Before the end credits, there is a trailer for the "Dependables", a spoof that casts several of Springfield's elderly residents as a superhero team.

==Production==
The producers offered former United States Attorney General Janet Reno to appear as herself in August 2012. Because Reno's Parkinson's disease prevented her from speaking the script's long lines, Reno's sister Maggy Hurchalla called the producers to decline. Upon hearing her voice and noting the similarity with Reno's voice, the producers asked if they could share the role. Reno spoke the one-liners while Hurchalla spoke the longer lines.

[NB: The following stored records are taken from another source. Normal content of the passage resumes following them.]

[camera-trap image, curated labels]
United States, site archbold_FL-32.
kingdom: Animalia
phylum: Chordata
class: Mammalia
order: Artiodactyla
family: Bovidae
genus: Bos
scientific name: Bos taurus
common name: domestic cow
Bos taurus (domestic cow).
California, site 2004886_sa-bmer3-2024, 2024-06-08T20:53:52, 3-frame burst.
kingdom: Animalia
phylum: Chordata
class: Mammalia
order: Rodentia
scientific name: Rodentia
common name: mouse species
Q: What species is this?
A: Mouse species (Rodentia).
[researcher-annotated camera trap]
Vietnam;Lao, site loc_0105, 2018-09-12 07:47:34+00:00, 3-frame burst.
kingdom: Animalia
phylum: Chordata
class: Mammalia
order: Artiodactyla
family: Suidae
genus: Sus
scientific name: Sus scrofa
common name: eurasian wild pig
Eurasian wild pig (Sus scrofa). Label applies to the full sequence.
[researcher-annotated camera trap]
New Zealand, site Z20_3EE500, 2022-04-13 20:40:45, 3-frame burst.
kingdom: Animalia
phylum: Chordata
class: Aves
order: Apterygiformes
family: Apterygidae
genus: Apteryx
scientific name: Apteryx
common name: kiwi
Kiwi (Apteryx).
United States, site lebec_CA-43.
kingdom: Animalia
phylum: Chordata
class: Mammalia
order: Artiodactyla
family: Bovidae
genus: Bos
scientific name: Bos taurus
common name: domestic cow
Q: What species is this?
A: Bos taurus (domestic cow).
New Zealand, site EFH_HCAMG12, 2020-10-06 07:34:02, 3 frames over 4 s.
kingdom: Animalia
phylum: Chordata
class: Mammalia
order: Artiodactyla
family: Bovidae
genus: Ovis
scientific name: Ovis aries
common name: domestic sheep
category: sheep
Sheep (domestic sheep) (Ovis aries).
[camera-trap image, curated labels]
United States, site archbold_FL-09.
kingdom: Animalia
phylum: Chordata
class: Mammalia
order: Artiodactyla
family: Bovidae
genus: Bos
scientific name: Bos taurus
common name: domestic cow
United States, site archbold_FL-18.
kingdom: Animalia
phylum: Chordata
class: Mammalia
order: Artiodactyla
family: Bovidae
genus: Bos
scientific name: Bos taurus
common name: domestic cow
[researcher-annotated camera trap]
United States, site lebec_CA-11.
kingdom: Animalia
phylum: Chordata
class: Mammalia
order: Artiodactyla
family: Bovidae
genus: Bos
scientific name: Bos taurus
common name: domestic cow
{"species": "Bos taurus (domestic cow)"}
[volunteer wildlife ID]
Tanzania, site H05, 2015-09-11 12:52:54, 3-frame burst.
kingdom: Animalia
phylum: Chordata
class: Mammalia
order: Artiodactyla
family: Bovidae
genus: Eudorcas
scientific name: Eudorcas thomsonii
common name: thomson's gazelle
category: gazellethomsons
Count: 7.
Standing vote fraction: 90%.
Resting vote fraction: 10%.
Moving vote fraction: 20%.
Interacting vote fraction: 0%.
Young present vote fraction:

The episode was given an in memoriam dedication at the end for Janet and Maggy's brother Robert Reno, who died eight months earlier along with a prologue stating that Janet and Maggy's proceeds from their voice over roles donated to The Innocence Project.

==Reception==

===Ratings===
The episode received a 2.2 in the 18-49 demographic and was watched by a total of 4.89 million viewers. This made it the second most watched show on Fox's Animation Domination line up that night.

===Critical reception===
Robert David Sullivan of The A.V. Club gave the episode a B, saying "Earlier this season, I wrote that Mr. Burns was getting tiresome as a character. So though 'Dark Knight Court' isn't necessarily the funniest episode of the season, it is one of the most pleasantly surprising."

Teresa Lopez of TV Fanatic gave the episode 3 out of 5 stars. She felt the appearance by Janet Reno to be dated but liked the references to early Simpsons jokes.

Rob H. Dawson of TV Equals said "The Simpsons is at its best when it doesn't stray too far from its roots as a take on the family sitcom, and the Batman parody in 'Dark Knight Court' just didn't hit that mark for me."